|Château de Beynac|
With the lower parking lots empty and waiving their normal fees, we are feeling lucky as we begin our trek to the top of this mountainside medieval village. However, as charming as the sites en route to the château are, we are cautious of the very slippery cobblestone walkway that leads upward. The morning rain has stopped, but it’s still very wet and the walk is longer than we had planned. Had the tourist office been open, we would have gotten a map that showed the parking lot near the château’s entrance.
|View en route to the Château de Beynac|
|Perhaps this dame was cheering us on as we made the |
not-so-easy climb to Château de Beyac.
|A bench invites us to stop and catch our breath en route to Château de Beynac.|
Une femme trés sympa greets us when we finally arrive at the château, and we don’t at all blame her for the extra half-euro charged for a one-page castle guide. (I mean, come on! Couldn’t that cost be included in the 8-euro admission?)
Even before the fortress was built, Beynac’s location, at the top of a limestone cliff, made it a desireable stratetic destination. Prehistoric relics in the nearby caves suggest that reindeer hunters inhabited the area long ago. Barbarians and Normans tried their hand at domination. Eventually, in 1050, Hélie de Beynac, “the first known and recorded lord,” according to the Beynac-Cazenac website, began building what would eventually become a huge fortification.

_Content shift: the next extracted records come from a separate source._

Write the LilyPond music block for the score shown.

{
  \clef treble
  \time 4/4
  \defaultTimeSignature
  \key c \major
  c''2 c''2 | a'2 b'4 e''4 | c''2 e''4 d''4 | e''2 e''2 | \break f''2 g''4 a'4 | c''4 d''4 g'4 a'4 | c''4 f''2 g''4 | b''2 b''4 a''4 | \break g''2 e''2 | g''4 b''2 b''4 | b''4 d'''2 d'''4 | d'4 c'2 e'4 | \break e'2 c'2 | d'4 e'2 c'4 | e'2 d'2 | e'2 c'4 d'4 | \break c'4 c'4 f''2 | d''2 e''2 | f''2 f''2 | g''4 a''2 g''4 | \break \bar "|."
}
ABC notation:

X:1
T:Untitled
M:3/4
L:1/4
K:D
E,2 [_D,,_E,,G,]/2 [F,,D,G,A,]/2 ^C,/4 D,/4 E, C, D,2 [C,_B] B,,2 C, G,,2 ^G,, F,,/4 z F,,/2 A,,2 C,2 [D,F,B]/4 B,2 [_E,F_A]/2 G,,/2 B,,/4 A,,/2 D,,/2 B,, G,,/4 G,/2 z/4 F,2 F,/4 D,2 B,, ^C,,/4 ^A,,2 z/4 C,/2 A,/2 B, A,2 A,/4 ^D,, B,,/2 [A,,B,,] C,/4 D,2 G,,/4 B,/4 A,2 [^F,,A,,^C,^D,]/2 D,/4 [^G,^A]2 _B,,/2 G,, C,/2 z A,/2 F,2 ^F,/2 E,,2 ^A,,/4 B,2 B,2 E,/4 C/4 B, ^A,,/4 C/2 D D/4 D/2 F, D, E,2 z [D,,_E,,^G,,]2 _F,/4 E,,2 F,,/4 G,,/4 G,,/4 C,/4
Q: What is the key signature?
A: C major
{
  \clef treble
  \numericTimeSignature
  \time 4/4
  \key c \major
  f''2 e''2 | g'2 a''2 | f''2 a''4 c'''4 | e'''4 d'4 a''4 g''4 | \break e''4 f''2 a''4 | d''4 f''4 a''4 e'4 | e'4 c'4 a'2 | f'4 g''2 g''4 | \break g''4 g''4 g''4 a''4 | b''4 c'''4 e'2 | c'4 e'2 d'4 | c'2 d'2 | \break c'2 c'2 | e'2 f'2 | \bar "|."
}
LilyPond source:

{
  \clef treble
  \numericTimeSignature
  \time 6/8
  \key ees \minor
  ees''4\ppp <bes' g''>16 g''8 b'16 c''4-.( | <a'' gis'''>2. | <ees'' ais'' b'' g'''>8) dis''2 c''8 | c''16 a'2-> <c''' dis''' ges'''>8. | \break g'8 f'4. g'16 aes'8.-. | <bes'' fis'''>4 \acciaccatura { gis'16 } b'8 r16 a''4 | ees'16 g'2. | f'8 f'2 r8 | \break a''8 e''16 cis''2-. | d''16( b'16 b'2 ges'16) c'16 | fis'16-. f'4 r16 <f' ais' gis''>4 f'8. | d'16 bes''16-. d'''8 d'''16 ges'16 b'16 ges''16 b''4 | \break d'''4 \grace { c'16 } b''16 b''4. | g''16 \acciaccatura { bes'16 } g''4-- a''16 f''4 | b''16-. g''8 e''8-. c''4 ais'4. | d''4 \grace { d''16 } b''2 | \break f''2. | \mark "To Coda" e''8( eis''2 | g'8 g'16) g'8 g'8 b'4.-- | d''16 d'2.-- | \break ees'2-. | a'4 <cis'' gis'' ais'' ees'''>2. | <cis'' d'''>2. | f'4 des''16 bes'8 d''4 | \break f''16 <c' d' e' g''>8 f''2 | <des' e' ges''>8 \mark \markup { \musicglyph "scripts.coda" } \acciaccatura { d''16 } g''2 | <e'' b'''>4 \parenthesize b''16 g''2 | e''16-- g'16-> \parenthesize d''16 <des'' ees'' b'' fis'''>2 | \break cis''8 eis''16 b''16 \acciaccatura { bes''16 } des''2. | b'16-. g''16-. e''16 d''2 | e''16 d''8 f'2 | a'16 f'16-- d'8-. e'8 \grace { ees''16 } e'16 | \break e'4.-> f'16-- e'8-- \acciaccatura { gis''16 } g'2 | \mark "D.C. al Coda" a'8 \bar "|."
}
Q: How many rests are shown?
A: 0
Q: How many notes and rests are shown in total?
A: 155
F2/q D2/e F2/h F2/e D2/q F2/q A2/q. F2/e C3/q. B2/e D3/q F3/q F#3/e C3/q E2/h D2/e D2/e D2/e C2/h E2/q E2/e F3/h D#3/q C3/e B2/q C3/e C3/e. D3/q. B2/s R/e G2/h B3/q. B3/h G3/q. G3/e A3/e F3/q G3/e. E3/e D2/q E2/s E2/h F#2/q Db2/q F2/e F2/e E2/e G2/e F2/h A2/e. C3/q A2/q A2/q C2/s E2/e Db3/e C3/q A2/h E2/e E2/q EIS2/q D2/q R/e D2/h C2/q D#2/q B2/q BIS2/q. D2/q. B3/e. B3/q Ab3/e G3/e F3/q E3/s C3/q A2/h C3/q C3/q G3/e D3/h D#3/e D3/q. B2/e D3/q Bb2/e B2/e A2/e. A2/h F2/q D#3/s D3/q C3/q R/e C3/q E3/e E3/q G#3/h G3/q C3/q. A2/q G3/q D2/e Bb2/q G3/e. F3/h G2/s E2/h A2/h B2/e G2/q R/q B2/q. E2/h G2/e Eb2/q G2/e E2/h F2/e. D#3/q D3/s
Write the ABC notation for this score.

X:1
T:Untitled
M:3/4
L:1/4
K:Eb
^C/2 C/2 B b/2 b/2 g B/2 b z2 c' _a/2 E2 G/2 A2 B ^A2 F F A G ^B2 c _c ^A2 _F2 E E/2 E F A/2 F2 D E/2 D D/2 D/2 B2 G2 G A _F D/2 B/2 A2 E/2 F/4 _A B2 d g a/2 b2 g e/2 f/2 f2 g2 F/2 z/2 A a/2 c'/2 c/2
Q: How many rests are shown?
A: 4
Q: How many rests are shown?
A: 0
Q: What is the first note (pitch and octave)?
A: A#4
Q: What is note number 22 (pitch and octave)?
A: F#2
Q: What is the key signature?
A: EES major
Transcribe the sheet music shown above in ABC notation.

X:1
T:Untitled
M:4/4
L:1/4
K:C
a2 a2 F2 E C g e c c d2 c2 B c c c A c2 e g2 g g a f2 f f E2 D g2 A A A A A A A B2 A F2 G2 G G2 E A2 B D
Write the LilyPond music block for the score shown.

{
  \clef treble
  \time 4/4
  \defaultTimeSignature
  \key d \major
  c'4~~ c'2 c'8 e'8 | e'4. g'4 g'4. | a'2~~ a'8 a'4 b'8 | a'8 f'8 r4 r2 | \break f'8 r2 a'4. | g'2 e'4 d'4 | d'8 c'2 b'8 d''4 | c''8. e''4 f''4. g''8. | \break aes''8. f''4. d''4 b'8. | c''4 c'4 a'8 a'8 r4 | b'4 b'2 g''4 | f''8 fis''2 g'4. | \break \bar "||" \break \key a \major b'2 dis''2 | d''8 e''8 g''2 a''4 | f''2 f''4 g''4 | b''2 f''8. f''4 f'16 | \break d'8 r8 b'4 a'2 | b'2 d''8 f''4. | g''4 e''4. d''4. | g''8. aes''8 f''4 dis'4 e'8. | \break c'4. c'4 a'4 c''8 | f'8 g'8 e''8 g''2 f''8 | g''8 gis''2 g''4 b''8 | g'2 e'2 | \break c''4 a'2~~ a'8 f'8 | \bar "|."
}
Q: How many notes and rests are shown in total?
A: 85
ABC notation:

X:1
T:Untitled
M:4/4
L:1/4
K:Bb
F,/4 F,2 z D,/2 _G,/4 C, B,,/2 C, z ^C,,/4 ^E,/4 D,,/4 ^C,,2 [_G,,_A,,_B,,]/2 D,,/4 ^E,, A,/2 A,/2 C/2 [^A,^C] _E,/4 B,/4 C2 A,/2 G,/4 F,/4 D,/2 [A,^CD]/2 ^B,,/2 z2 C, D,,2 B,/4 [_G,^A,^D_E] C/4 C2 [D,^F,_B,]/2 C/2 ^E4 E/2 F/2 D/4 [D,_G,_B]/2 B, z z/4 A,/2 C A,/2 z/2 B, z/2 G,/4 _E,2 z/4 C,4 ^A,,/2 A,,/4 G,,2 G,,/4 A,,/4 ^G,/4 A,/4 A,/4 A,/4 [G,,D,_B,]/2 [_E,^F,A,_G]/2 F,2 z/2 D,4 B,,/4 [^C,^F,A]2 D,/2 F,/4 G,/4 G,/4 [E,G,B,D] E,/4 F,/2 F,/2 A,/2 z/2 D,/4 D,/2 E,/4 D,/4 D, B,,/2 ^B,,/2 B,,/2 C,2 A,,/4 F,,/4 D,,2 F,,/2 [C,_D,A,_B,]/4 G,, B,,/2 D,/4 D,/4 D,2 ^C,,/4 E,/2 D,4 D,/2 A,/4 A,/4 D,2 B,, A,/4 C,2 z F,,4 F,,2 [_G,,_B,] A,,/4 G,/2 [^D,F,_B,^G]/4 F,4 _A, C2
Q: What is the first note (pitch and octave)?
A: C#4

|Window seat in Château de Beynac|
In 1189, Richard the Lionhearted of England captured the castle and it remained in English hands until Richard was killed during the siege of Chalus, near Limoges, in 1199. Afterward, the castle returned to the hands of the French for 161 years. The Treaty of Bretigny, signed in 1360 returned control to the English where it remained until France’s victory at Castillon-la-Bataille ended the 100-Years War.
|Colorful frescos from the 14th or 15th century on the wall of the oratory at |
Beynac are being restored by the French Ministry of Culture and Communication.
|Interior room in Château de Beynac|
Jumping ahead a few centuries, the castle was purchased in 1962 by Lucien Grosso who began restoration work, which continues in several sections of the fortress.
Not surprising given its location, visitors to Beynac-et-Cazenac can enjoy sweeping views of the valleys on both sides of the Dordogne river. Looking across, we spot Beynac’s neighboring castle, Château de Castelnaud.
|An impressive neighbor: Château de Castelnaud|
According to Wikipedia, Château de Beynac, has served as a film location for several films including “Ever After” (1998) and Jeanne d’Arc (1999). The village was a location for Lasse Halleström’s “Chocolat” (2000).